Title: Fading Memories And Old Friends
Author:
badly_knittedCharacters: Ianto, Others.
Rating: PG
Spoilers: Nada.
Summary: A lot of Ianto’s memories are fading as he grows older, but he has ways of preserving them, and even has some outside help.
Word Count: 500
Written For: Prompt 262: Fade at
anythingdrabble.
Disclaimer: I don’t own Torchwood, or the characters.
The older people get, the more memories fade. There are always new things happening, pushing existing memories into the depths of the human mind, where they fall into disuse, forgotten about, collecting dust at the bottom of one of those crevices that make up the human brain.
That’s how Ianto imagines it anyway. He’s always had an excellent memory, bordering on the photographic, able to access just about anything he’s seen, experienced, heard, or read, if he tries hard enough. He can even remember things he’d rather forget, or he used to be able to.
Brains do not have infinite capacity, or they probably don’t; it’s hard to be sure. Even five-hundred years into the future the finest researchers have yet to come up with conclusive evidence one way or the other. After over five centuries of life though, Ianto is very much aware that there are things he simply doesn’t remember anymore, things from when he was a regular human, before he became immortal.
He presumes it’s because older memories, especially the unwanted ones, are being automatically deleted to make way for newer, more important ones. He still keeps a journal though, still has all the old written volumes in storage, as well as in digital format, so he can access old memories that way if he chooses. It’s sort of like backing up computer files on an external hard drive, only it’s the contents of his brain he backs up for future reference. Not that he looks at his past often; there’s too much going on in the present, what with Jack, their latest brood of kids, and running the Torchwood Institute.
Torchwood is one thing he can’t forget since it still exists, both the head office in Cardiff, and a number of others scattered across earth. There are even branches on distant planets, helping to foster peaceful alien-human relations and broker trade deals between the various races.

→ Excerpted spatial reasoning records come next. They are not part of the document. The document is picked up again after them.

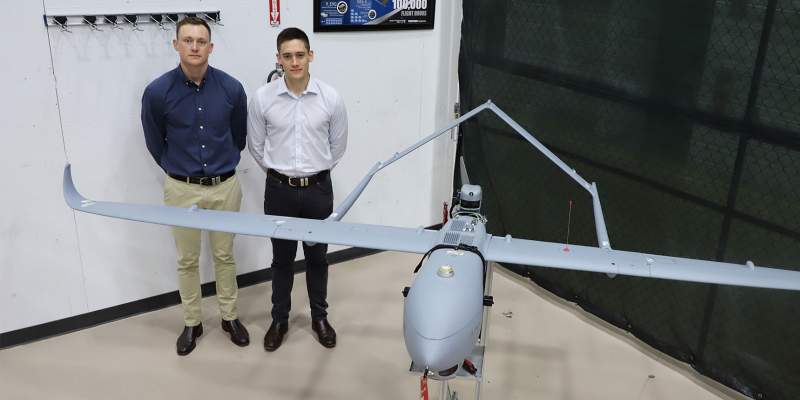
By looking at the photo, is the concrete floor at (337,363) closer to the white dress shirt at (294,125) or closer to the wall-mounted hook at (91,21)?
the white dress shirt at (294,125)

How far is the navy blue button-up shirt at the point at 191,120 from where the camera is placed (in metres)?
3.73

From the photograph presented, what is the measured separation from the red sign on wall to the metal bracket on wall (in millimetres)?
339

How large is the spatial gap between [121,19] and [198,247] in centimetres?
136

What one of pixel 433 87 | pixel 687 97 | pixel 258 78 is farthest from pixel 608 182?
pixel 258 78

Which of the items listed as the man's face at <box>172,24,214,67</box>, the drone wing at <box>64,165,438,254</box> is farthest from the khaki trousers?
the drone wing at <box>64,165,438,254</box>

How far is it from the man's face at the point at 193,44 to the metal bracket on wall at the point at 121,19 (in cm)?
52

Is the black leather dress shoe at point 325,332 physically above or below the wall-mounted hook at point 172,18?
below

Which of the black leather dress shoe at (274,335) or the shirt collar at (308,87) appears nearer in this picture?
the shirt collar at (308,87)

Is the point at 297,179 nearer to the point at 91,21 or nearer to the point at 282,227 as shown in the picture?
the point at 282,227

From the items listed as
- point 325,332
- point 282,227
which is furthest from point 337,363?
point 282,227

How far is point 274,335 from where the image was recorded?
13.7 feet

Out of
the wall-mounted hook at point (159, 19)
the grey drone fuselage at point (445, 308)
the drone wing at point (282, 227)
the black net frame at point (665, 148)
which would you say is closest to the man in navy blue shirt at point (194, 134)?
the wall-mounted hook at point (159, 19)

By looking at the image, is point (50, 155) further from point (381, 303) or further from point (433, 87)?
point (433, 87)

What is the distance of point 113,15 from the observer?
3932 mm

Cardiff is still home for Ianto and his family most of the time though. The city’s changed a great deal, and so has Torchwood’s base of operations. There’s a sprawling complex of buildings now where the old Hub used to be. It still exists in its remodelled form below what is now known as the Torchwood Plas, and beneath the New Hub, the archives have barely changed at all. Better lighting, better temperature and environmental controls, better storage, but still the same maze of tunnels, passageways, and rooms.
The rebuilt Hub and the archives are where Ianto goes when he wants to remember old friends, because few people who work for Torchwood ever truly leave.
“I like what’s been done with the place.” Tosh smiles. “It’s so much airier than it used to be.”
“It’s okay, I suppose,” Owen grumbles. “I liked the old place better.”
“You hated it. Said it was always cold and damp, unhygienic.” Ianto smirks.
“If you’re gonna be like that, I’ll leave.” Owen starts to fade.
Torchwood has always been haunted. Ianto rather likes that.